Разумеется, поколения читателей и критиков, которые вслед за Буниным видели в Чехове «одного из самых величайших и деликатнейших русских поэтов» [Бунин 1988: 161], делали это не на основании таких слов, как «серебряная даль» или «аккорд».
П. М. Бицилли пишет «о тончайшем комбинировании (у Чехова. – Р. Л.) ритмообразующих элементов прозы и поэзии, в сочетании столь совершенном, что его можно подметить лишь путем внимательнейшего анализа» [Бицилли 2000: 265]. Примером такого «внимательнейшего» анализа служат работы Нильса Оке Нильссона [Nilsson 1968: 84–104] и М. М. Гиршмана [Гиршман 2002]. В эссе с характерным названием «Как Чехов писал стихи» переводчик О. П. Сорока говорит о Чехове как о «поэте-ритмисте», разделяя для наглядности прозу писателя на «строфы и строки» [Сорока 2016][1]. «Мелодический принцип для Чехова – один из важнейших в словесном отборе», – отмечает А. П. Чудаков [Чудаков 1973: 94–95]. Вольф Шмид убедительно показывает ощутимость и семантическую значимость «звуковых повторов» в прозе писателя [Шмид 1998: 243–262][2].

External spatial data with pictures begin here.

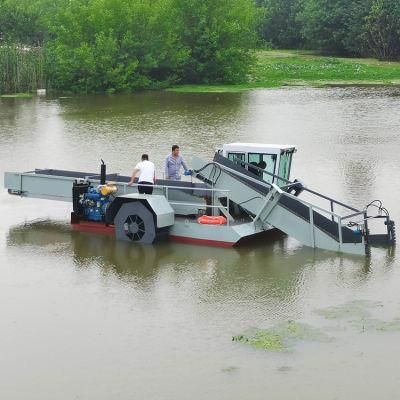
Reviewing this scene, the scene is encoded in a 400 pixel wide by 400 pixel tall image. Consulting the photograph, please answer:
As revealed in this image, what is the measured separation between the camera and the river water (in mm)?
10070

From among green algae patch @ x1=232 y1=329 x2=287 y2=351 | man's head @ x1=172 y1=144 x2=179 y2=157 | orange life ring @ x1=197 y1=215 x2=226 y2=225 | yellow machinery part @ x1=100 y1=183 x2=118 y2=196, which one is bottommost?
green algae patch @ x1=232 y1=329 x2=287 y2=351

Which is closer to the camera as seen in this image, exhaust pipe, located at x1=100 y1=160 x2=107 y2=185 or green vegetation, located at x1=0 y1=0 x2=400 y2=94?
exhaust pipe, located at x1=100 y1=160 x2=107 y2=185

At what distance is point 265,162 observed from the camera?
17016 millimetres

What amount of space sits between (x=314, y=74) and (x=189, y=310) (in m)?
42.4

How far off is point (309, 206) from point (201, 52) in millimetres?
37321

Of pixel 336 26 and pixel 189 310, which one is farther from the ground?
pixel 336 26

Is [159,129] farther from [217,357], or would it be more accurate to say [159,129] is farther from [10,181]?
[217,357]

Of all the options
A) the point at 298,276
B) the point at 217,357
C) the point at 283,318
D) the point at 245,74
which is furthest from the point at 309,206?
the point at 245,74

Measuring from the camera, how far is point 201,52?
169 ft

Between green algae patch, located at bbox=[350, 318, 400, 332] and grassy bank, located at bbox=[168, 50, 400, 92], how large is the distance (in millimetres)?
35938

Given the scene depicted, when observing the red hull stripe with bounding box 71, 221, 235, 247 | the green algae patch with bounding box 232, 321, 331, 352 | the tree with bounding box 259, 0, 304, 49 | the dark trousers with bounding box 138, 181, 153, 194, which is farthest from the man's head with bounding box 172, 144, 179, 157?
the tree with bounding box 259, 0, 304, 49

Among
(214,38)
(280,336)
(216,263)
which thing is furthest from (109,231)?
(214,38)

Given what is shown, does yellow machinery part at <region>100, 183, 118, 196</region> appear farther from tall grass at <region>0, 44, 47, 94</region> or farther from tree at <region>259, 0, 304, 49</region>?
tree at <region>259, 0, 304, 49</region>

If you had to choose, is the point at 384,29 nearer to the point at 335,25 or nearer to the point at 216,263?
the point at 335,25
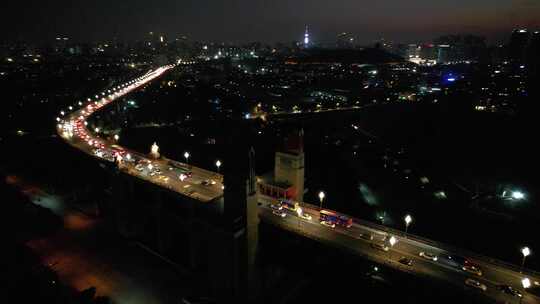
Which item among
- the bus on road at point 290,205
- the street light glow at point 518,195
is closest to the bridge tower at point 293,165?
the bus on road at point 290,205

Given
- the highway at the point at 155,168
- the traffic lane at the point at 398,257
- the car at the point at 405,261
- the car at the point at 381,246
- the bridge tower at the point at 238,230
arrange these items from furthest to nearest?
the highway at the point at 155,168
the bridge tower at the point at 238,230
the car at the point at 381,246
the car at the point at 405,261
the traffic lane at the point at 398,257

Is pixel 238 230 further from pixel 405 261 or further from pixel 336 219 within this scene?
pixel 405 261

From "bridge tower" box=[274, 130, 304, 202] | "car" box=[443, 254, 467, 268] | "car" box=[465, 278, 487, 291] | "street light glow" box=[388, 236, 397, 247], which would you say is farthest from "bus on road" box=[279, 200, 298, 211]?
"car" box=[465, 278, 487, 291]

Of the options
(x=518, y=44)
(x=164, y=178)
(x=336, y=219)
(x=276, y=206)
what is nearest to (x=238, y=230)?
(x=276, y=206)

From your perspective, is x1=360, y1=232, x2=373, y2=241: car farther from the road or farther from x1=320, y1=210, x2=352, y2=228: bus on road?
x1=320, y1=210, x2=352, y2=228: bus on road

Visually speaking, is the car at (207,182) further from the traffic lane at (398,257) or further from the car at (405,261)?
the car at (405,261)
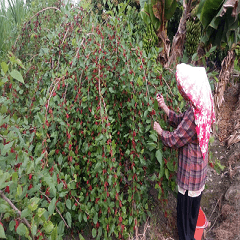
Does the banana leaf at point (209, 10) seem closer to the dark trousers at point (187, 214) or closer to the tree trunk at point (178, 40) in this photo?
the tree trunk at point (178, 40)

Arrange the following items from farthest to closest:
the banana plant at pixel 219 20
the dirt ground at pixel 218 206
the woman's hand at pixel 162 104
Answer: the banana plant at pixel 219 20, the dirt ground at pixel 218 206, the woman's hand at pixel 162 104

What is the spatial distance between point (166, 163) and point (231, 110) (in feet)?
11.0

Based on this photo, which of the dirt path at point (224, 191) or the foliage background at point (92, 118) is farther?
the dirt path at point (224, 191)

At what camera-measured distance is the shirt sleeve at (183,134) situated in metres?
1.59

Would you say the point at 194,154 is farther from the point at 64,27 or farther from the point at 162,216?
the point at 64,27

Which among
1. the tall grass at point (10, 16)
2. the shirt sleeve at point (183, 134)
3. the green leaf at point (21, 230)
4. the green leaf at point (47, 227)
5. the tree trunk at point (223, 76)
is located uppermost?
the tall grass at point (10, 16)

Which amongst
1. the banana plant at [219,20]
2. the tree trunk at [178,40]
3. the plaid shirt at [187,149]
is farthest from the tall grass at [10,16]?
the banana plant at [219,20]

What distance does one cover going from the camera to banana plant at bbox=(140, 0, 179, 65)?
3.49 metres

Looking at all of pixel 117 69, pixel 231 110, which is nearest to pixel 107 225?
pixel 117 69

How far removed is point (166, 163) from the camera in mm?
1638

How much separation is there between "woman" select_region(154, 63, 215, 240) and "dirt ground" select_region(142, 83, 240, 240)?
23cm

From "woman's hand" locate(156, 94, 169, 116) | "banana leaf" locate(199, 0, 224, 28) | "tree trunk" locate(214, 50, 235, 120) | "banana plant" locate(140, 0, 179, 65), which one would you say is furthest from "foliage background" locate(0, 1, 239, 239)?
"tree trunk" locate(214, 50, 235, 120)

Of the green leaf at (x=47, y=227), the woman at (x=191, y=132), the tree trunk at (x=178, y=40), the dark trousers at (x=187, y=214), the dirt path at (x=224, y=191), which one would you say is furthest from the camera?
the tree trunk at (x=178, y=40)

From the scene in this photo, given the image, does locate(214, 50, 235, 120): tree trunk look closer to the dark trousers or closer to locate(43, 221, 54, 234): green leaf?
the dark trousers
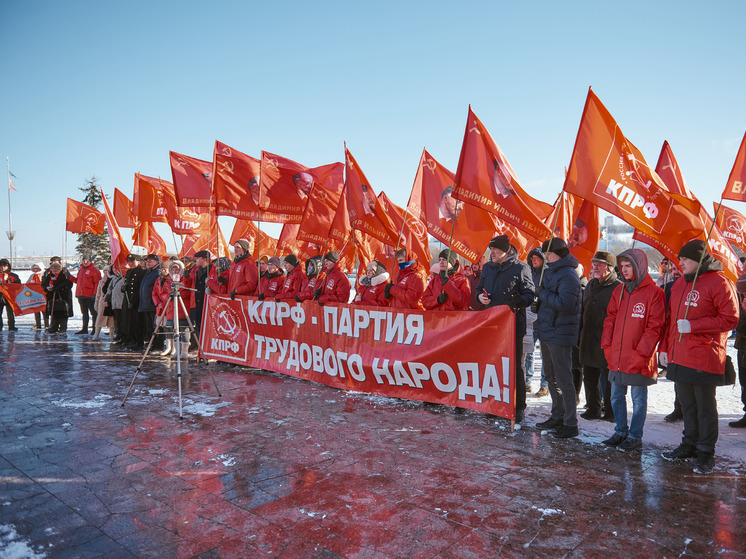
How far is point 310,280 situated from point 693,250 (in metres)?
5.77

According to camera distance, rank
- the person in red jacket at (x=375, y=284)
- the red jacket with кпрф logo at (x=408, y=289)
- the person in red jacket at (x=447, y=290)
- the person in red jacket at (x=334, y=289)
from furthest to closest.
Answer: the person in red jacket at (x=334, y=289)
the person in red jacket at (x=375, y=284)
the red jacket with кпрф logo at (x=408, y=289)
the person in red jacket at (x=447, y=290)

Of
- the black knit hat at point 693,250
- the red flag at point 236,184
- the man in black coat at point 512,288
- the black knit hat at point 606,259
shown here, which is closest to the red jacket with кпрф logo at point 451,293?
the man in black coat at point 512,288

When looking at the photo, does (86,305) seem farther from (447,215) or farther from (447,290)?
(447,290)

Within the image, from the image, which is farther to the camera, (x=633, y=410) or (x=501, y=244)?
(x=501, y=244)

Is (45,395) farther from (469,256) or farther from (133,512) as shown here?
(469,256)

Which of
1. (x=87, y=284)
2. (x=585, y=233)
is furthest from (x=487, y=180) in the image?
(x=87, y=284)

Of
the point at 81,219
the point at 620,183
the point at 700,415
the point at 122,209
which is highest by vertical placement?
the point at 122,209

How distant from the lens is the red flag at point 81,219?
1559 cm

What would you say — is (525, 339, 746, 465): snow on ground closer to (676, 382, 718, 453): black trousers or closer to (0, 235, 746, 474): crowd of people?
(0, 235, 746, 474): crowd of people

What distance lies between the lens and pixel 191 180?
34.2ft

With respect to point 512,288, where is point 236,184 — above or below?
above

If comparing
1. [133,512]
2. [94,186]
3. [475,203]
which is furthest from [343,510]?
[94,186]

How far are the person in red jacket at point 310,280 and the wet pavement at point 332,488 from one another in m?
2.19

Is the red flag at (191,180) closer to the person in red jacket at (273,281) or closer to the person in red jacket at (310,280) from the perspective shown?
the person in red jacket at (273,281)
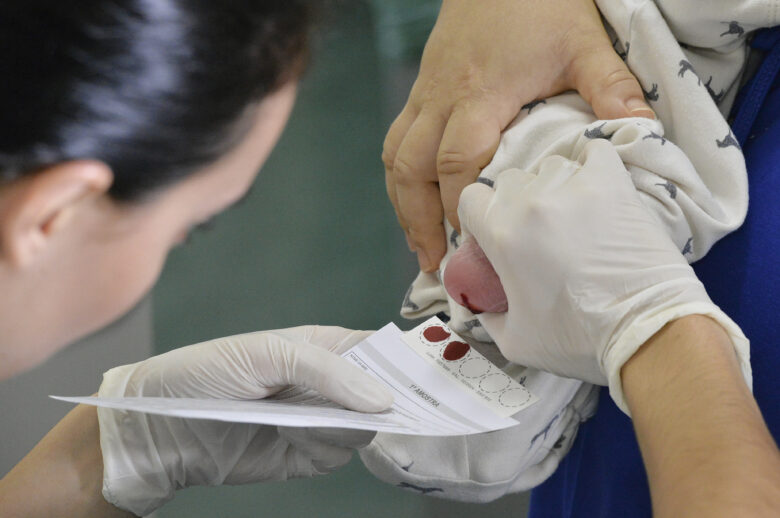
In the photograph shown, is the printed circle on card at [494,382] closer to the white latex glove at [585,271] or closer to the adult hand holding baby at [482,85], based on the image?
the white latex glove at [585,271]

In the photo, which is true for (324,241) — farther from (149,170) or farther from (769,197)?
(149,170)

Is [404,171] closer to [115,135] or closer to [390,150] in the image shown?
[390,150]

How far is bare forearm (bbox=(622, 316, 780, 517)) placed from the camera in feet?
1.81

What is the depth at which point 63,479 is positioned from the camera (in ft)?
3.05

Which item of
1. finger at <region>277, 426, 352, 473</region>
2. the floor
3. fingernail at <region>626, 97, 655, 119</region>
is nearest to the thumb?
fingernail at <region>626, 97, 655, 119</region>

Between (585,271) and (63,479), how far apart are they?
0.65m

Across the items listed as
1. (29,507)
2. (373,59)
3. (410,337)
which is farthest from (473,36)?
(373,59)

При разговоре о поэтическом у Чехова нельзя упустить из виду поглощение фабулы развитием тем и мотивов («техника блоков»[3], микросюжеты[4]). Тот же Чудаков отмечает, что чеховский «тип композиции ближе всего к лирическому стихотворению с его повторением, варьированием тем и мотивов, игрой образов-символов» [Чудаков 1972: 133]. Он же вводит понятие «обыденного символизма» как основы чеховской «поэзии»: благодаря этому феномену самые обыденные образы (спящие овцы в «Счастье» (1887), зонтик в повести «Три года» (1895), чайка) обретают статус поэтических символов [Чудаков 2014: 233][5].
Прибавим сюда недавнюю тенденцию к «экскавации глубинных символических планов значения в чеховском словесном искусстве» [Finke 2005: 141], благодаря которой поэтическое часто обнаруживает себя как мифопоэтическое. В результате сквозь очертания чеховских провинциальных городов, городков и уездов начинают проглядывать древние архетипические модели, а чеховские «хмурые люди» – чиновники, помещики, студенты, учителя, жалкие мужья и несчастные жены, которые, казалось бы, безнадежно погрязли в бытовом и рутинном, – переосмысливаются в качестве проекций мифологических богов, библейских патриархов и христианских святых.
Образ Чехова как собеседника античных трагиков, Данте и Шекспира, чья образность окликает классические мифы и язык Библии, кажется надежно утвердившимся в чеховедении.
Мой подход перекликается с этими мифопоэтическими прочтениями и одновременно отличается от них. Он разделяет с ними убежденность в том, что «как в поэзии, у Чехова нет случайных слов» [de Sherbinin 1997: 144] и что «краткость чеховских текстов и компактный стиль его письма идут рука об руку с повышенным удельным весом отдельного слова» [Сендерович 1995: 12].
Соответственно, читать прозу Чехова необходимо так, как мы читали бы поэзию, «отыскивая смысл в сложных взаимоотношениях между языком, образностью, структурой и поэтическими приемами» [Jackson 1993: 3].
Я не согласен, однако, что последнее и главное слово о смысле произведения принадлежит некоему глубинному уровню, спрятанному «под поверхностью непосредственно изображенных событий» [S. Senderovich 1987: 2] и трактуемому как «символический второй план, который управляет всем текстом» [Сендерович 1995: 42][6].